Some people don’t like American Cheese. So when they order grilled cheese, they try to get Swiss or cheddar. If the restaurant has it, I have never seen them be turned down. They might get charged more, but they get what they wanted.
Back to original point: Yes, it would have been shitty risotto, but it’s my money being spent. The restaurant lost a customer (I frequented the place, but not after the incident), and the cost of the meal.
The difference is between one of cinema’s most memorable scenes and … not.
It’s a fuzzy line, but there must be some limits. A restaurant isn’t literally your personal servant. On the other hand, if it were me faced with a cantakerous customer like you describe, I’d offer mushrooms on the side and wash my hands of it.
I can’t believe no one here has had the experience of being trapped between stupid management policies and customer requests, it is like a catch 22 where either way you lose!
Have to go with the “Something else” option.
Upon reading Left Hand of Dorkness’ apt description, the thought that came to me was a low-rent TV show that might be called “When assholes collide”.
He made a reasonable request and got wrongly angry because of possibly silly rules. He humiliated a woman who was rude in doing her job and threw a tantrum over a matter that he should have brushed off.
Yes, it often makes sense to accomodate special requests like his. However, a restaurant has no obligation to offer what isn’t on the menu. They have no more obligation to justify what they offer than a customer has to justify what he asks for. Maybe management or the cooks find it’s too much trouble for the benefits or introduces too much variability into the process. Maybe they’re right in their particular circumstances or maybe they’re wrong. Let them try it and customers can decide if that particular policy is so big a deal that they won’t eat there.
It’s been a long time so I had to rewatch the scene.
waitress was a little snippy but Dupea should’ve spoken to the manager when she offered if he was so determined to get some goddamn wheat toast.

----

◆ **TASK REQUIREMENTS**:
Please translate this sentence from the restaurant-requests discussion into Spanish: "A restaurant isn’t literally your personal servant."

◆ **MATERIAL PROVIDED**:
----

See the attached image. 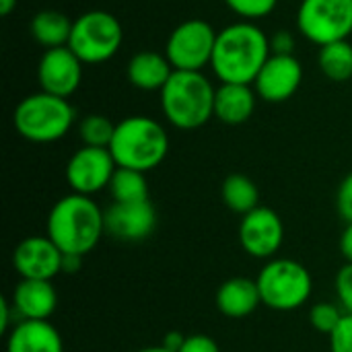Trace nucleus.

----

◆ **RESPONSE FOR THIS EXERCISE**:
Un restaurante no es literalmente tu sirviente personal.